■ **Provided passage**:
One drawback is that the chapters are not organised into separate sections.
More than one-third of the articles in the book deal with vision-based mobile robot navigation from various perspectives. Navigation with the use of omnidirectional vision and navigation involving only a single camera or multi-camera set ups are described, to name a few. Among new methods are vision based navigation inspired by visual sonar-based reactive navigation, and navigation steering strategies for UAVs by using only a single perspective camera.
Several papers are dedicated to vision motion analysis for safe 3D navigation in unknown and dynamic environments. Various methods are described, such as motion analysis based on optical flow and removal of unwanted motion through image stabilisation in active vision.
Machine intelligence is also tackled; and, based on the assumption that intelligence is associated with sophisticated memory, a method of using sparse distributed memory (SDM) to navigate a robot is proposed. SDM is a kind of associated memory proposed by Kanerva (Kanerva, P., Sparse Distributed Memory, MIT Press, Cambridge, MA, 1988).

■ **Provided data**:
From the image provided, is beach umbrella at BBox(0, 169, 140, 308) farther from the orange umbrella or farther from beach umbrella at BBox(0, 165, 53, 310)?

■ **Your instructions**:
In the passage on vision-based robot navigation, what proportion of the book's articles deal with vision-based mobile robot navigation?

■ **Task output**:
More than one-third of them.